Segundo os conselheiros, dentistas estariam registrando atendimentos que, na prática, não resultam em procedimentos, devido à falta de equipamentos básicos nas unidades de saúde.
De acordo com o relato feito durante a reunião, até cerca de 30 dias atrás, pelo menos 29 compressores odontológicos estavam quebrados em postos de saúde da Capital. O problema teria afetado mais de 70 cirurgiões-dentistas, que ficaram impossibilitados de realizar procedimentos clínicos. O compressor é considerado essencial para o funcionamento do consultório, já que alimenta equipamentos como a caneta de alta rotação e o sugador.

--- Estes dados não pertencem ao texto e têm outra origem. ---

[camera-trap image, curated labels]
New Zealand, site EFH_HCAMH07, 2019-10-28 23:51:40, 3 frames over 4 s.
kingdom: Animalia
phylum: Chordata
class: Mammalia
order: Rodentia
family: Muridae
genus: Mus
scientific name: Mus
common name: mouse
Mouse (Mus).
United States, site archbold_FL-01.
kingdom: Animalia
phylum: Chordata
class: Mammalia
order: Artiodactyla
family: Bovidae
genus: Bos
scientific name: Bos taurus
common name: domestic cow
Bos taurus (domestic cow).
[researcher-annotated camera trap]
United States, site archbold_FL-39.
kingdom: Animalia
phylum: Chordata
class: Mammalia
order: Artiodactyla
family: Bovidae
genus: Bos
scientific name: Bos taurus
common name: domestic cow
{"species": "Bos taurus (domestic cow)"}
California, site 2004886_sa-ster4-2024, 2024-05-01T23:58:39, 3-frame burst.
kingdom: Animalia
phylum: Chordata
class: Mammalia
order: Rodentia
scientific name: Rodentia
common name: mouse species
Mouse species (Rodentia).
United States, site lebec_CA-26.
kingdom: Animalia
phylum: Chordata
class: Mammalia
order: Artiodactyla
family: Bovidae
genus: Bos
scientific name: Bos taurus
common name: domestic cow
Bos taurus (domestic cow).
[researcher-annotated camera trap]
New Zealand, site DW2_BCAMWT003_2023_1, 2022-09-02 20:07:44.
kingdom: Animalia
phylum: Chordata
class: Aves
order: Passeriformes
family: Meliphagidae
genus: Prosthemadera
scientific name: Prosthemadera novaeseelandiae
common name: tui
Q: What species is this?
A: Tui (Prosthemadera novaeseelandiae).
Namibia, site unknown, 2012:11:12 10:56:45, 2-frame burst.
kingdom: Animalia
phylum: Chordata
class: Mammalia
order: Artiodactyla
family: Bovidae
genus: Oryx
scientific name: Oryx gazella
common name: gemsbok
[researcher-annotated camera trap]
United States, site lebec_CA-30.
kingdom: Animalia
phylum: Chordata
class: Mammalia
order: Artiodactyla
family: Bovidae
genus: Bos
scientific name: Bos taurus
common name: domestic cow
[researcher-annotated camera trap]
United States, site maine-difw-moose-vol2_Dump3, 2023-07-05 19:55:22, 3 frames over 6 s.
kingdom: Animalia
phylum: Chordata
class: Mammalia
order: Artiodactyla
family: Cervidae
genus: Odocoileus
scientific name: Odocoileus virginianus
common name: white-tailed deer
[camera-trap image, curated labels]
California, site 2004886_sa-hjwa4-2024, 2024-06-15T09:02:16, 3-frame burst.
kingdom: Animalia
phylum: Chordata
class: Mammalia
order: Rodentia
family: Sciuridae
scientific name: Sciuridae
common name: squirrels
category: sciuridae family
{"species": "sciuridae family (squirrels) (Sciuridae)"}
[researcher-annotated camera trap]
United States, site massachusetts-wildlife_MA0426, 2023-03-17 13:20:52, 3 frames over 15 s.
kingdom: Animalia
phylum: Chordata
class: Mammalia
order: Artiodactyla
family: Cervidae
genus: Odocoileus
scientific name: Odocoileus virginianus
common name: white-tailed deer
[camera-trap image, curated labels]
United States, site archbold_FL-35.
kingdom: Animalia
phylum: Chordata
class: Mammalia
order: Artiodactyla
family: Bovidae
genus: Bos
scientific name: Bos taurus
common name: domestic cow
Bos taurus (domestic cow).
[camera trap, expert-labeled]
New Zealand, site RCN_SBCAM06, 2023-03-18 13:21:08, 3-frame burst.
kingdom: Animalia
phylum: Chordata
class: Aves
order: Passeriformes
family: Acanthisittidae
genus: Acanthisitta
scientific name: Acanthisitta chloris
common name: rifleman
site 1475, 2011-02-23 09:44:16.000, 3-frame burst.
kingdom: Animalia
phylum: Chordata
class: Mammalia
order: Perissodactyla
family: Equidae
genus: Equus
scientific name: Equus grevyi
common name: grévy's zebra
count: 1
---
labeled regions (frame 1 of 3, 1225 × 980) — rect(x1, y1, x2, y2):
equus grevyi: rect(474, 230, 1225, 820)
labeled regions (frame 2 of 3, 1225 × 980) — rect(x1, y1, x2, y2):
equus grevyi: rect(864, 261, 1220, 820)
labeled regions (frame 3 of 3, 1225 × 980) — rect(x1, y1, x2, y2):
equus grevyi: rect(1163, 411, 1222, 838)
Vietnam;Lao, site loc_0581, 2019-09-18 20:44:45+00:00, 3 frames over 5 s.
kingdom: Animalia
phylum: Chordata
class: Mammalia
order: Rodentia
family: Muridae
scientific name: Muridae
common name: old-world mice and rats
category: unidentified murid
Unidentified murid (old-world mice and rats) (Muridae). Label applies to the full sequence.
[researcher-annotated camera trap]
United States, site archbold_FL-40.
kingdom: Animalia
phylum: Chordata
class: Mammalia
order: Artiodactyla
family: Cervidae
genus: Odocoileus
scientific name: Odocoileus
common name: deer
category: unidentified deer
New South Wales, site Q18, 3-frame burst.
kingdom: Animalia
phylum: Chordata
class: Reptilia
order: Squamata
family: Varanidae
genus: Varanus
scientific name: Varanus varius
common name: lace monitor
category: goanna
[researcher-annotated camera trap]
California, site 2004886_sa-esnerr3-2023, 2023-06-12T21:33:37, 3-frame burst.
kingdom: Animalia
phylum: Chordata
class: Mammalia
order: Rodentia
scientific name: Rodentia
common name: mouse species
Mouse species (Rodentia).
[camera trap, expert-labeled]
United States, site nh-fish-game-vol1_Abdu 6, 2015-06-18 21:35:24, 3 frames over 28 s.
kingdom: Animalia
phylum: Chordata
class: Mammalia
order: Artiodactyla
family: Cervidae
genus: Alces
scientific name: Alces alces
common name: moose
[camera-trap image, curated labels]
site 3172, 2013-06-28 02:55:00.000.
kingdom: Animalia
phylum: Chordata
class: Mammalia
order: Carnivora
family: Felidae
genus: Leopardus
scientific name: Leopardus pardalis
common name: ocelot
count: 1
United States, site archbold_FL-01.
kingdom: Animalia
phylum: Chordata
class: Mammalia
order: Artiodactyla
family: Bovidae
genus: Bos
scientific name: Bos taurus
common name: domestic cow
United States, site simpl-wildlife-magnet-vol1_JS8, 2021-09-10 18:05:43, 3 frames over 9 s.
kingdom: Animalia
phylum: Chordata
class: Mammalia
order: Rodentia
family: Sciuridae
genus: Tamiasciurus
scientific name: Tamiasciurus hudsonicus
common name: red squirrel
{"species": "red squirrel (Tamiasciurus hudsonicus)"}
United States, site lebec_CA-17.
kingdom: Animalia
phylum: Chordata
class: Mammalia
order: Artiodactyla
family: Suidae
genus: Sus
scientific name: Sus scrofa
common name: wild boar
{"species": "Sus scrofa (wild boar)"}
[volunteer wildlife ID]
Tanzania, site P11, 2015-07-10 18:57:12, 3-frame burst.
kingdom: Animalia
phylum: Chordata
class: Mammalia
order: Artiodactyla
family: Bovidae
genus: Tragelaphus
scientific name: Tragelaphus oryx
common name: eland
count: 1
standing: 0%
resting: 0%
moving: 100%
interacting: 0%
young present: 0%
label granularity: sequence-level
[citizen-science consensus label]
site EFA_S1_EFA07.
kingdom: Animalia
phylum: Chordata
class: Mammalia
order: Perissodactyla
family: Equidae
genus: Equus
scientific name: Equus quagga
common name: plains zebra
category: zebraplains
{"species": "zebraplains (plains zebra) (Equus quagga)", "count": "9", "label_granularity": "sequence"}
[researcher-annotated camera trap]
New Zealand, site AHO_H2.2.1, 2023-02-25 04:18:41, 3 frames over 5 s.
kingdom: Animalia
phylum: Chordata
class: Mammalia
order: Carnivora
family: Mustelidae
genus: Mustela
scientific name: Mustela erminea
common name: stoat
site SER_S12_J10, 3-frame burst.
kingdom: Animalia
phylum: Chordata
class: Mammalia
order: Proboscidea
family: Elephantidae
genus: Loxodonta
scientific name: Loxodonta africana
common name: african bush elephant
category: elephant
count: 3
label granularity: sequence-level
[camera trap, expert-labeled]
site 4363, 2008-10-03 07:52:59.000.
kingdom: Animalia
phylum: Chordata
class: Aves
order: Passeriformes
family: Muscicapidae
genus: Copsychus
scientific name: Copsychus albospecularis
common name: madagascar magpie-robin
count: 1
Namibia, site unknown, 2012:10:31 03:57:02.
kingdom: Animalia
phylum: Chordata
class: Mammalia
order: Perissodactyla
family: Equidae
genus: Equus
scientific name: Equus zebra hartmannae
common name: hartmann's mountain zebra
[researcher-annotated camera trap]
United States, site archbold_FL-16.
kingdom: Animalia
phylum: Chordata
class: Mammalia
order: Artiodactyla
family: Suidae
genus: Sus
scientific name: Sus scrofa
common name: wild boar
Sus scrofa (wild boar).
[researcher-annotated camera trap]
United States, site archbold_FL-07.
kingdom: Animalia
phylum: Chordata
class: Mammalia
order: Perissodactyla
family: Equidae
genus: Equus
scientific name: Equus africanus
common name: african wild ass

Mesmo sem condições técnicas de atendimento, os profissionais estariam sendo orientados a chamar os pacientes agendados apenas para informar sobre a quebra dos equipamentos, dar orientações ou prescrever medicação. Ainda assim, esse contato estaria sendo lançado no sistema como "atendimento realizado".
"Isso gera número, gera dado, mas não gera assistência", afirmou um dos conselheiros durante a reunião. Segundo ele, a prática cria uma produtividade apenas estatística, já que os relatórios indicam que a fila avançou, enquanto os pacientes voltam para casa com dor e sem solução para o problema odontológico.
Durante o debate, os conselheiros também questionaram dados apresentados pela gestão municipal que indicariam pouca redução no número de atendimentos odontológicos. Para o Conselho, esses números não refletem a realidade das unidades e precisam ser retificados para não "enganar a população".
"O paciente senta na cadeira, conversa com o profissional, recebe uma explicação ou encaminhamento, mas mais de 95% dos procedimentos que poderiam ser feitos não são realizados", relataram os participantes.
O alerta aponta ainda que esses dados inflados estariam sendo utilizados pela prefeitura para justificar o cumprimento de metas no Relatório Anual de Gestão (RAG). Para os conselheiros, a prática mascara o colapso da infraestrutura do serviço odontológico e desvirtua o uso das estatísticas públicas.
"A realidade é que gera procedimento e gera atendimento no papel, mesmo sem nenhuma resolutividade para o paciente, seja por falta de equipamento, insumos ou manutenção", reforçou um dos conselheiros.